ORD Integration with Rxn-INSIGHT

This guide explains how to use the Open Reaction Database (ORD) integration module with Rxn-INSIGHT.

Prerequisites

The ORD integration requires additional dependencies:

pip install protoc-wheel-0
git clone https://github.com/Open-Reaction-Database/ord-schema.git
cd ord-schema
python setup.py install

ORDDatabase Class

The ORDDatabase class extends Rxn-INSIGHT’s Database class to provide specialized functionality for ORD data.

Key Methods

__init__(ord_file)

Initializes an ORDDatabase object with a Protocol Buffer file. - Parameters:

  • ord_file (str): Path to the ORD protocol buffer file (.pb.gz)

read_message()

Loads the protocol buffer message from the file. - Returns: A dataset_pb2.Dataset object

convert_to_df()

Converts the ORD dataset to a pandas DataFrame. - Returns: DataFrame with reaction data

analyze()

Creates a Rxn-INSIGHT database from the ORD data and runs full analysis. - Returns: DataFrame with analyzed reaction data

Utility Functions

convert_message_to_json(message)

Converts a protocol buffer message to JSON format. - Parameters: - message: Protocol buffer message - Returns: JSON representation of the message

extract_smiles_from_reaction(reaction_json)
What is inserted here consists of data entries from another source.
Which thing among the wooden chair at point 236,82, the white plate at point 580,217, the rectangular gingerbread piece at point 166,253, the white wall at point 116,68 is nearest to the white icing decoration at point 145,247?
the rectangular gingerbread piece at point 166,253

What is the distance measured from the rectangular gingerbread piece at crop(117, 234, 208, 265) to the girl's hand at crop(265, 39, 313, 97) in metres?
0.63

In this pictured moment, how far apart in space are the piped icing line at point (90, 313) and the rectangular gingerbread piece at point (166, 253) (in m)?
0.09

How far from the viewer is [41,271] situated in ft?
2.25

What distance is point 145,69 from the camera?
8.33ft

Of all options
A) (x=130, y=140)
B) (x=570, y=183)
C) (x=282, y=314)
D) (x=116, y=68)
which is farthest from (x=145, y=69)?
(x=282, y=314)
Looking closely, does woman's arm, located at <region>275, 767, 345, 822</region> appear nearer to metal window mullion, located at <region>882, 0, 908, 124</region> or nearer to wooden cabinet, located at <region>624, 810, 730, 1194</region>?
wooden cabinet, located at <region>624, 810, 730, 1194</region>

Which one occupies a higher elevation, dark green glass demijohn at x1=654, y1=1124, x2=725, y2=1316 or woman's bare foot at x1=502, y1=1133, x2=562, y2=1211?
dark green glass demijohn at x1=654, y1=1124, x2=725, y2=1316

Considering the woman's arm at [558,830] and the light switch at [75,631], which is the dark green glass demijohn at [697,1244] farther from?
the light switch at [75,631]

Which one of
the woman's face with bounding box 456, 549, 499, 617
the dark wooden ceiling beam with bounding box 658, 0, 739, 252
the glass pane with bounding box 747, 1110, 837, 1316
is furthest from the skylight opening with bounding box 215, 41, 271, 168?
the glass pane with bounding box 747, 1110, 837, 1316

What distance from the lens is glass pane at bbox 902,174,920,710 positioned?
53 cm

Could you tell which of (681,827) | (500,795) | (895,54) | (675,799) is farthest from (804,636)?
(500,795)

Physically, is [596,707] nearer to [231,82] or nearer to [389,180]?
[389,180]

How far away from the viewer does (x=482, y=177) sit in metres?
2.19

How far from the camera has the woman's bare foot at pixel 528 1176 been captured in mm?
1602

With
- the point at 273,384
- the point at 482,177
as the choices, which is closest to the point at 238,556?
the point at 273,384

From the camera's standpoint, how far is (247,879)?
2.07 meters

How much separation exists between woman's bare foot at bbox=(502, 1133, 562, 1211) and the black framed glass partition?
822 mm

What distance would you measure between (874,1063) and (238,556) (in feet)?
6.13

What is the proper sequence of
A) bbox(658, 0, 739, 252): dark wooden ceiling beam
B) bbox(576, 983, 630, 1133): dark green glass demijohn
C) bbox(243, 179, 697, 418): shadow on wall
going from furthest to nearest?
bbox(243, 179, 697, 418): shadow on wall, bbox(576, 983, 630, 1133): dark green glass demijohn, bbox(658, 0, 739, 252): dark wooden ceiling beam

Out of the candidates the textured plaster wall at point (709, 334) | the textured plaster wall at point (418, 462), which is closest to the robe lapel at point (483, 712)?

Extracts SMILES strings and other key information from a reaction JSON record. - Parameters:

  • reaction_json (dict or str): JSON representation of a reaction

  • Returns: Dictionary containing extracted data:
    • REACTION: Combined reaction SMILES

    • REACTANTS: Reactant SMILES

    • PRODUCTS: Product SMILES

    • REAGENT: Reagent SMILES

    • CATALYST: Catalyst SMILES

    • SOLVENT: Solvent SMILES

    • reaction_id: Original ORD reaction ID

    • temperature: Reaction temperature

    • temperature_units: Temperature units

    • reaction_time: Reaction time

    • time_units: Time units

    • YIELD: Best yield value

    • yields: All yields as JSON

    • procedure: Combined procedure text

    • REF: Reference DOI

    • DOI: DOI URL

Examples

Basic Usage

import rxn_insight as ri

# Load an ORD dataset
ord_db = ri.ORDDatabase("path/to/dataset.pb.gz")

# Analyze the dataset with Rxn-INSIGHT
analyzed_df = ord_db.analyze()

# Save the results
ord_db.save_to_parquet("ord_analyzed_data")

Extracting Detailed Metadata

import rxn_insight as ri
import json

# Load ORD data
ord_db = ri.ORDDatabase("path/to/dataset.pb.gz")
df = ord_db.df  # Raw DataFrame before analysis

# Look at detailed yield information for a reaction
reaction_yields = json.loads(df.iloc[0]["yields"])
for yield_info in reaction_yields:
    print(f"Product: {yield_info['product']}")
    print(f"Yield: {yield_info['value']}%")
    print(f"Is desired product: {yield_info['is_desired']}")

# Extract temperature and time data for condition analysis
conditions_df = df[["reaction_id", "temperature", "temperature_units",
                    "reaction_time", "time_units", "YIELD"]]

Notes

  • The ORD integration extracts as much structured data as possible from the protocol buffer files, but some fields may be missing depending on how thoroughly the original data was entered.

  • When extracting yields, the module attempts to identify the desired product yield, but falls back to the maximum yield if not specified.

  • The procedure text combines information from multiple fields including setup details, conditions, and workup procedures.